The FINANCIAL — Gallup’s Economic Confidence Index was -14 for the week ending Aug. 23, down slightly from -11 the week prior. Growing concerns about China, which devalued its currency and saw major losses in its stock market, led to a global stock sell-off, including in the U.S., where the Dow Jones declined by more than 500 points by market close on Friday.
This is the second time in the past two months in which an international economic event appears to have modestly affected U.S. stocks as well as economic confidence. Last month, as the Greek debt deal was being finalized, U.S. economic confidence also dropped to -14, matching the latest week’s reading as the 2015 low and the worst weekly score since September 2014.
Gallup’s Economic Confidence Index reached positive territory for the first time since 2008 in late December 2014. It remained there until late February, when it began dropping as U.S. gas prices began to rise.

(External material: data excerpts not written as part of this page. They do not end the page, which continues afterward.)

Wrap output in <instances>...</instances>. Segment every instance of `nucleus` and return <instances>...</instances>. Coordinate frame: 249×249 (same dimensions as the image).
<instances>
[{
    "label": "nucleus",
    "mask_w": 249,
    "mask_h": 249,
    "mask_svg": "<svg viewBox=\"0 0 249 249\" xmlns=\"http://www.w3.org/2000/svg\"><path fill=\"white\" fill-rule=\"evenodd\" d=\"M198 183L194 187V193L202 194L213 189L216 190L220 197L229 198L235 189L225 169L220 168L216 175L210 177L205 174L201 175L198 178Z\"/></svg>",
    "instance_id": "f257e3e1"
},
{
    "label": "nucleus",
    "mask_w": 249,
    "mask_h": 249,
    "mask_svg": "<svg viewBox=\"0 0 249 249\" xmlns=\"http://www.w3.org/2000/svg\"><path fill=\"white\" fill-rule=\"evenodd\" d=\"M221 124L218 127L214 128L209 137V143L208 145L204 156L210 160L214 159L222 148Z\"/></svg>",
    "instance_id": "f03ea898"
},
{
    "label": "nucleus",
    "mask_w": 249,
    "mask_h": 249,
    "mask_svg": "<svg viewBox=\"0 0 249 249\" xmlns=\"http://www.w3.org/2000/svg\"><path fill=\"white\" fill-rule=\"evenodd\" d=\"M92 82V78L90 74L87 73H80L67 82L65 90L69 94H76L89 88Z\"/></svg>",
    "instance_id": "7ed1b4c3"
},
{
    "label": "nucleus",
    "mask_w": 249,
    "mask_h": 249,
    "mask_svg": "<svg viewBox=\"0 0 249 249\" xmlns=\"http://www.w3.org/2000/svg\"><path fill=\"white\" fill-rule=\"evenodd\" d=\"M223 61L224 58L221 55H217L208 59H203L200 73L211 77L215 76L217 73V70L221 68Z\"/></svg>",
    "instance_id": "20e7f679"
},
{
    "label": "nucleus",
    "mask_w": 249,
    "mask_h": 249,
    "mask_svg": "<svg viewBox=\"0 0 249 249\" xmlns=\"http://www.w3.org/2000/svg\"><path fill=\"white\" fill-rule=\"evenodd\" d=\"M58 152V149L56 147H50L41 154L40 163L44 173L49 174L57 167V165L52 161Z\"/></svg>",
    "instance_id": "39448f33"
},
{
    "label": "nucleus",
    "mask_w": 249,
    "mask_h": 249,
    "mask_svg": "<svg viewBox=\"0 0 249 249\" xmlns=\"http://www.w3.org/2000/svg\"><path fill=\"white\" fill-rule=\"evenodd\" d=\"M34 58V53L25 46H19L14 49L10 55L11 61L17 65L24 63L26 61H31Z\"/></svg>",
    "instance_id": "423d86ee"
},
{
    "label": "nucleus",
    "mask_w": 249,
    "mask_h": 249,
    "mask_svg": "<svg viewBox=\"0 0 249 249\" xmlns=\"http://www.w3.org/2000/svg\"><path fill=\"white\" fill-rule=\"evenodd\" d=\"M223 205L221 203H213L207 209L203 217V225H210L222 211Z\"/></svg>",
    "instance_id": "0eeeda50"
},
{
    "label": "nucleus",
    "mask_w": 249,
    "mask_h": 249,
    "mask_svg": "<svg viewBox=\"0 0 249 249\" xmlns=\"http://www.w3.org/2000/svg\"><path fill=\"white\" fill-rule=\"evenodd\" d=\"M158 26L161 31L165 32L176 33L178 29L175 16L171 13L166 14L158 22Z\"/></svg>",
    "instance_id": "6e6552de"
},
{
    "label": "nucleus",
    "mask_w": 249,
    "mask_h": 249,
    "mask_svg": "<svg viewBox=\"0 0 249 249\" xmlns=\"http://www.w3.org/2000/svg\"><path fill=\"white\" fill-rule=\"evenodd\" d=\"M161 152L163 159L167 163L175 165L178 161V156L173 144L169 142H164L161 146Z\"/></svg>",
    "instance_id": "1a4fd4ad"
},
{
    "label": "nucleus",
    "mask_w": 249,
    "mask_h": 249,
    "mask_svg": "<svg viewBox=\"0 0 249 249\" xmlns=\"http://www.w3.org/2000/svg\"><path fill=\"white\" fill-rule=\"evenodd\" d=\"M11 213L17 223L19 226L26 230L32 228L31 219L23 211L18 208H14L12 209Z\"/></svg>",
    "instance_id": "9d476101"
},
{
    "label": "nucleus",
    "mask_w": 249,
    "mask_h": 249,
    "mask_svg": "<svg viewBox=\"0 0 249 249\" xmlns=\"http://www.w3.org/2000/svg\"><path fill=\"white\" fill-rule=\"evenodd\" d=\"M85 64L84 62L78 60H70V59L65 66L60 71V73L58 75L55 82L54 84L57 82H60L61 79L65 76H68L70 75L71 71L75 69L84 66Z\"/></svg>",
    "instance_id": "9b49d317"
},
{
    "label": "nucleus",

The Economic Confidence Index is the average of two components: how Americans rate current economic conditions and whether they feel the economy is getting better or worse. The index has a theoretical maximum of +100, if all Americans rate the economy as good and getting better, and a theoretical minimum of -100, if all Americans rate the economy as poor and getting worse.
Americans’ perceptions of the economy’s direction became more pessimistic last week, as the outlook component score fell six points to -21, the lowest weekly average since the end of July 2014. This latest average was the result of 37% of Americans saying the economy is “getting better” and 58% saying it is “getting worse.”
The current conditions score was stable last week, averaging -6, similar to what has been found most weeks since late May. This was the result of 24% of Americans rating the current economy as “excellent” or “good” while 30% rated it as “poor.”
China, the second-largest economy in the world and a major exporter of goods to the U.S. and other countries, has experienced tremendous economic growth in recent years. Now, with the Chinese economy showing signs of weakness, and its government responding by devaluing its currency, investors abroad are showing concern. The questions surrounding China’s economy appear to be a major reason for losses in the global markets, including in the U.S. To date, Americans’ economic confidence does not appear to have been greatly shaken by the events, but the current index score ties the lowest reading this year.
The situation in China may continue to reverberate in the U.S., with U.S. stocks closing much lower on Monday and European markets starting the week with large drops. To the extent stock markets continue to suffer, particularly if this affects broader aspects of the economy, Americans’ confidence could be shaken further in the coming week.